--- AIM OF THE TASK ---
Whenever the word "Zealand" appears in a line of the data below, copy that line.

-- SOURCE DATA follows --

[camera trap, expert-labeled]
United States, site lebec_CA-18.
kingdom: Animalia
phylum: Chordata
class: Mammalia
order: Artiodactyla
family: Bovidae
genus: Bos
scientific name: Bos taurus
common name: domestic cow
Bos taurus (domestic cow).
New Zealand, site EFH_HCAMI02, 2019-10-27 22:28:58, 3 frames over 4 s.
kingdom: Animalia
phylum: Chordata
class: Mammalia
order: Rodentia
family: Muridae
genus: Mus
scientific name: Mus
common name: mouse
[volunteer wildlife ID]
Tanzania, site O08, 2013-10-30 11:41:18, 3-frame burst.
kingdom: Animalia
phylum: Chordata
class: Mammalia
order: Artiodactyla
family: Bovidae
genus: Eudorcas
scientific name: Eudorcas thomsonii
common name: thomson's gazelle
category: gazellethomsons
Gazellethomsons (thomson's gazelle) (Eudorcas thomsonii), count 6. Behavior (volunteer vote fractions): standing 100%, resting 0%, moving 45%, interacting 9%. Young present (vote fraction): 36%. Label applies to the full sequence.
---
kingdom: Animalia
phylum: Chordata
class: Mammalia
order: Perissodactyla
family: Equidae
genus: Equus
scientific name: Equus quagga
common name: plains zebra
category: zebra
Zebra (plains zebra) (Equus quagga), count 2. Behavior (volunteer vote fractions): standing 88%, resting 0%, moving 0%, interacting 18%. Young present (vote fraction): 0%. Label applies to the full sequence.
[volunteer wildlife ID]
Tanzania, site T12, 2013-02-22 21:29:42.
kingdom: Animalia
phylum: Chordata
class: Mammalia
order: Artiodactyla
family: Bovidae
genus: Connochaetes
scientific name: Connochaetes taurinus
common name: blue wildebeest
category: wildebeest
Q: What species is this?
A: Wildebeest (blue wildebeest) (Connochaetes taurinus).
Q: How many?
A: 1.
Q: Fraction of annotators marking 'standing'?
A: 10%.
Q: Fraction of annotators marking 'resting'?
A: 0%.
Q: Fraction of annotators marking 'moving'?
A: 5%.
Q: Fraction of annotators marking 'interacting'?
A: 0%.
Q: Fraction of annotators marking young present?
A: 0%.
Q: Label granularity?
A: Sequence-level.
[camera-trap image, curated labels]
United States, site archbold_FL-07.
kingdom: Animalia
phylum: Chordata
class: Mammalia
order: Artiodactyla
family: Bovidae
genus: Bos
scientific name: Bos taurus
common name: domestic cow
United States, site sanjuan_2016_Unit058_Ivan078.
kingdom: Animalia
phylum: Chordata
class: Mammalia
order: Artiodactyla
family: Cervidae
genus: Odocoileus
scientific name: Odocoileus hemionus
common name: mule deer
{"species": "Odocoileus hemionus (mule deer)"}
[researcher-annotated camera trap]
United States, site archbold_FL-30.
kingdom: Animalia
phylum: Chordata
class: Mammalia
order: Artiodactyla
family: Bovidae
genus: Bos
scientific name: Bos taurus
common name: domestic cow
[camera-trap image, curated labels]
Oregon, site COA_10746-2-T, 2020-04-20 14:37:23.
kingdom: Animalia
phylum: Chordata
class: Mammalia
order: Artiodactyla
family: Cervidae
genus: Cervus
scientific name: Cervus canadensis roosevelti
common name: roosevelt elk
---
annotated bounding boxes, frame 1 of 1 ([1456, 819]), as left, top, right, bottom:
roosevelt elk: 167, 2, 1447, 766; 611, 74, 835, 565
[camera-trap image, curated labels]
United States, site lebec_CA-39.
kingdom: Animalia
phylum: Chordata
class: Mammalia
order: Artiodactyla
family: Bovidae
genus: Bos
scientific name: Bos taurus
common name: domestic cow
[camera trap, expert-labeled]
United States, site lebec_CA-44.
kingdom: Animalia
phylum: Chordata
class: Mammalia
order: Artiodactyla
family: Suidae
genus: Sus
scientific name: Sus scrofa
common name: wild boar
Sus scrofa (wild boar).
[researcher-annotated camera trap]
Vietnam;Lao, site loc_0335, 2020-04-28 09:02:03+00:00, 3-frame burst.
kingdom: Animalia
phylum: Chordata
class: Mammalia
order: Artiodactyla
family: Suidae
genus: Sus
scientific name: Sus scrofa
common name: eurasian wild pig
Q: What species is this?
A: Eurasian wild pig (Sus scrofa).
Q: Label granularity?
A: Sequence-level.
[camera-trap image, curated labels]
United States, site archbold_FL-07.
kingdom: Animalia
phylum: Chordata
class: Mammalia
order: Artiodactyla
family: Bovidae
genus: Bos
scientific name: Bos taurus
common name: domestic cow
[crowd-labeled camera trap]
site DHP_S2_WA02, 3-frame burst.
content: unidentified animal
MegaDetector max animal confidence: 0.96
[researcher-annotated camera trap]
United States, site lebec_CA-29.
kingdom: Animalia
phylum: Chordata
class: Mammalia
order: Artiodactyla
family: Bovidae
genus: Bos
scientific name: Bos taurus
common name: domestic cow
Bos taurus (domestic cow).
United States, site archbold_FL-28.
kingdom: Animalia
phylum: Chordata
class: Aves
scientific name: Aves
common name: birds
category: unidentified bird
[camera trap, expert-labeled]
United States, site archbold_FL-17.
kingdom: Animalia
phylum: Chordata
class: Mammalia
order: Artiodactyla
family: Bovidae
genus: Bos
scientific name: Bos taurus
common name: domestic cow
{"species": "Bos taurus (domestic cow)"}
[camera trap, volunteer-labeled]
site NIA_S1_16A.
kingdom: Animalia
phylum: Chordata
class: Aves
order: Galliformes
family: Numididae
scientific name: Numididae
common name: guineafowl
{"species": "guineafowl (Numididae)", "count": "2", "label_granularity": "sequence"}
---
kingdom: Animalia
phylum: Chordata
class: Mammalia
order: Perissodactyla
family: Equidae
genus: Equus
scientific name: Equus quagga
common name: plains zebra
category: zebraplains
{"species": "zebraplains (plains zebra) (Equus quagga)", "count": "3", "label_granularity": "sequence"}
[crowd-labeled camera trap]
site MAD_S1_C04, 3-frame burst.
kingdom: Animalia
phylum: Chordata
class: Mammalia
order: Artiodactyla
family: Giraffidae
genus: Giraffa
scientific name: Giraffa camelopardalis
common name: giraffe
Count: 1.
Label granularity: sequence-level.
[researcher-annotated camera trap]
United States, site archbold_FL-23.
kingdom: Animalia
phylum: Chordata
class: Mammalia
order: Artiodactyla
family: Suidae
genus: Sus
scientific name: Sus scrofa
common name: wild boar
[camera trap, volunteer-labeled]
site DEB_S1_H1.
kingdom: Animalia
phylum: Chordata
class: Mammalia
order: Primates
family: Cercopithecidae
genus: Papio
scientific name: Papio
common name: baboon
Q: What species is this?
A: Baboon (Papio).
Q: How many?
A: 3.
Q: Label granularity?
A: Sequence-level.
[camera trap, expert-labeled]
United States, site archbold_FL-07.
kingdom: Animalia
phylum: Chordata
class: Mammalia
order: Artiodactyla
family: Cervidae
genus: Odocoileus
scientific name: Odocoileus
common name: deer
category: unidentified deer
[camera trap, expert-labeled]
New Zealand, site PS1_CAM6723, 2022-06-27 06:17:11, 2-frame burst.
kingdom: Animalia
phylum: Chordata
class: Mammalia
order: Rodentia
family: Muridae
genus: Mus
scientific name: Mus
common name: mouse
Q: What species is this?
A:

-- SOURCE DATA concluded --

--- EXERCISE ANSWER ---
New Zealand, site EFH_HCAMI02, 2019-10-27 22:28:58, 3 frames over 4 s.
New Zealand, site PS1_CAM6723, 2022-06-27 06:17:11, 2-frame burst.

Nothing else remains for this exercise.